Monday, November 10, 2008

When I was just a little girl . . .

Given the time of year, I tend to think back of the moments of my mother and I. Most of those moments tend to be the funny . . . it's funny because most of those stolen happy moments I recall so often with my mother are ones that were so far and few between. Especially as I got older. However, my mind continues to hit rewind and play just the happy ones. I'm not disillusioned or that forgetful that I do not remember that most of the time, my mother and I fought like cats and dogs. I think at this point in time, it doesn't really matter. When I look back at times with my mother, there is already enough regret that just recalling the miserable times with her doesn't really make sense. So, yeah, I choose to remember the yearly Easter tradition where my mother gave me a chocolate Godiva bunny. Or the fit of laughter that she and I broke into when she thought she saw (identical) twins on a double date - and I mean, identical twin sisters on a date with identical twin brothers - only to realize that the couple was sitting right next to a mirror. Or the suddenly quick drives home when we had KFC in the car. Or the numerous times when we'd be out shopping and my mother would want ice cream, for example, and rather than just tell me she wants ice cream, she'd ask me if I wanted some. If I answered no, the woman would just stand there and pout and tell me I'm no fun.

The times that were the most fun were ones that usually involved shopping. Put my mother and I in any retail setting and the tensions that were between us simply melted away. I really have no explanation other than the fact that my mother and I always enjoyed shopping together. The purpose didn't matter, because usually there wasn't one. As I got older, the teasing would begin when one of us would be looking for something for me or come across something that I would like . . . when it was decided that I would get it - I generally played the "oops, I left my wallet at home" reel and though my mother would give me grief, in the end, she picked up the tab. And that was our song and dance. At the time, I always thought that I was pulling the wool over mom's eyes whenever she would finance our shopping trips, because let me tell you, when my mother and I went shopping, it was an all out event. We rarely came back empty-handed.

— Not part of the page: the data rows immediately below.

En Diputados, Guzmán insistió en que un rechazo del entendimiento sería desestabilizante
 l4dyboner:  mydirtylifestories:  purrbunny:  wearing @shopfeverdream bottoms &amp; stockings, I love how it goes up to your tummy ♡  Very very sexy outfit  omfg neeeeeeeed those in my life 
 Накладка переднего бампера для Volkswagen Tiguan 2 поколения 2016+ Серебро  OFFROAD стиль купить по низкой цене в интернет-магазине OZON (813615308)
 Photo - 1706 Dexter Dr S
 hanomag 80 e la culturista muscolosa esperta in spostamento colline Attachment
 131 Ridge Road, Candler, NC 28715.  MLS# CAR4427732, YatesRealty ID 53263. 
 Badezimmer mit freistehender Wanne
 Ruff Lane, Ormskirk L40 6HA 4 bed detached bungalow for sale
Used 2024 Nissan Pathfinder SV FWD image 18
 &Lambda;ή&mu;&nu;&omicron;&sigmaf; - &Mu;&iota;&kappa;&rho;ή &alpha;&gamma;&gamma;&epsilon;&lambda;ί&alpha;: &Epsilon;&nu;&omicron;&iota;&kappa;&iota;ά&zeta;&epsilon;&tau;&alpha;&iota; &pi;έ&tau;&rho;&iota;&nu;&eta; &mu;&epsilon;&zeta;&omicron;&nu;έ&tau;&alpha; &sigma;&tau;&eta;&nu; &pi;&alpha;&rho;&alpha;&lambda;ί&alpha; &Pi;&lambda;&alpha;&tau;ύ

Looking back, though . . . I can't say that I was actually getting over on my mother. Looking back, I think it was her way of expressing a level of love or emotion that she was unable to articulate. Growing up, my family never really expressed our independent feelings. Nor was there ever many displays of affection, either. And my parents never really showed much affection towards each other. I think this always made me feel like a fish out of water because I always wanted the feel of my parents - something to make me feel safe. However, I rarely ever got that. It was generally a pat of some sort from my father and not much more from my mother. But, when it came to shopping or other events - it was no holds barred. As an adult I've come to realize that buying things or giving me excessive money when I went out was their way of showing their love. Though I thought it often as a child, it wasn't them trying to buy my love, but their way of just expressing their love because for whatever reason, they knew no other way. To engage in personal conversation or touch was beyond them.

This weekend I was on a mission for new black boots. I was also in quite a funk missing my mother. After some encouragement and nudging from my incredibly awesome boyfriend, I ventured to the outside world and went to find boots. When I finally managed to peel myself from the chasm of blankets and sadness, venturing into the outside world felt good and refreshing. After I successfully completed my quest of looking for new boots . . . I took a trip to a favorite store of mine to see what I could pick up. A little retail therapy never hurt anyone. While in the store, I was trying on a trench coat, admittedly the only trench coat I own was purchased well over 5 years ago and it was clear that it really doesn't fit properly. So, there I was standing in front of the mirror asking all the usual questions - does it fit right? Does it look okay? Will it fit properly even over a suit? And then I was hit with a wave of sadness. Suddenly, I couldn't help but notice that my mother wasn't here to answer my questions. That she wasn't around to tell me that I had indeed found the perfect trench coat. Before I could sink too far into the abyss of sadness, I hear a woman's voice telling me that the coat suits me and it looks great. I ask her if it's too big explaining that I had a thin t-shirt on underneath, she said no because I'll likely be wearing a sweater or suit jacket underneath. I thanked her and said she helped make my decision easy as she answered questions I was struggling with in my head. Before I had a chance to walk away, the very same woman asked me for my advice on two dresses she was holding. And for that moment in time, for that brief exchange with a complete stranger, it brought me back to those moments in time when my mother and I shopped together and had similar exchanges. As I walked to the register to pay for my belongings, all I did was smile to myself and knew that my mother was with me as she always has been and always will.

And as I walked out of the store, I recognized another sign that my mother was right there with me . . . I was humming one of our favorite songs.